Copy out the records again word for word, starting at the line that contains "How far from" and continuing through the end of the records.

Stored items
+-------+

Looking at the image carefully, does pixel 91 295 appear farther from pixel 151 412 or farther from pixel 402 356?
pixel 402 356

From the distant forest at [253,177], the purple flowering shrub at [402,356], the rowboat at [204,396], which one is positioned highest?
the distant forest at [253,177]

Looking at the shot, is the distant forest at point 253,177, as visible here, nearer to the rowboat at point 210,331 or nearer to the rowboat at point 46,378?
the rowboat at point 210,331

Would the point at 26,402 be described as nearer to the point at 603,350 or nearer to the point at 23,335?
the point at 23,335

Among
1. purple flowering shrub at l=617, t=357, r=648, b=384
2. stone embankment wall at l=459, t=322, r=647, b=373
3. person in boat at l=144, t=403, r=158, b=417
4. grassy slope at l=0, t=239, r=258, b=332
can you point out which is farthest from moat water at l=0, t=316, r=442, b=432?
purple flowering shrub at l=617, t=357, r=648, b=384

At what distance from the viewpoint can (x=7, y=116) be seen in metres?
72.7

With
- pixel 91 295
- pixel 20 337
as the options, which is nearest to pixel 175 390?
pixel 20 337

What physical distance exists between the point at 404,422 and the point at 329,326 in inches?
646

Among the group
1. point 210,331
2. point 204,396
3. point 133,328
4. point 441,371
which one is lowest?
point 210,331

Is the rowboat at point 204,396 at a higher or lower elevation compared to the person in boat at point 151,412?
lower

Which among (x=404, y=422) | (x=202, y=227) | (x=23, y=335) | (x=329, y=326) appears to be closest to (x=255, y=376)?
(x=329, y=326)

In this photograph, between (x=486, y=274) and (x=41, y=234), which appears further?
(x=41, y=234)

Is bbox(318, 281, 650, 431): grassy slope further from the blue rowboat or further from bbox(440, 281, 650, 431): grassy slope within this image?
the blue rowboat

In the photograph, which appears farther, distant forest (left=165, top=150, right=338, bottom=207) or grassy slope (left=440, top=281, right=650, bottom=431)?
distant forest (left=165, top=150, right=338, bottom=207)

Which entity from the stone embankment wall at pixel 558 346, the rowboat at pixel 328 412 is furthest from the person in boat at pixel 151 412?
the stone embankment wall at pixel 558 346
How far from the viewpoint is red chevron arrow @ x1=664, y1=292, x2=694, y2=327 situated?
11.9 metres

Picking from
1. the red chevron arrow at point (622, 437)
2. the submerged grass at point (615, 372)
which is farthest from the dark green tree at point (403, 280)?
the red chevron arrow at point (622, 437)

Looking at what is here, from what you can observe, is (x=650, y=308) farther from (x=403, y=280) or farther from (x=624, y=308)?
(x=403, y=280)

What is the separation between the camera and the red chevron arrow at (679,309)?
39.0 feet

+-------+

- _REPLY TO THE TASK_:
How far from the viewpoint is red chevron arrow @ x1=664, y1=292, x2=694, y2=327 situated?
11.9 metres

Picking from
1. the red chevron arrow at point (622, 437)
2. the submerged grass at point (615, 372)
which is farthest from the dark green tree at point (403, 280)?
the red chevron arrow at point (622, 437)

Looking at what is here, from what you can observe, is (x=650, y=308) farther from (x=403, y=280) or farther from (x=624, y=308)?
(x=403, y=280)

What is the separation between the camera and the red chevron arrow at (679,309)?
39.0 feet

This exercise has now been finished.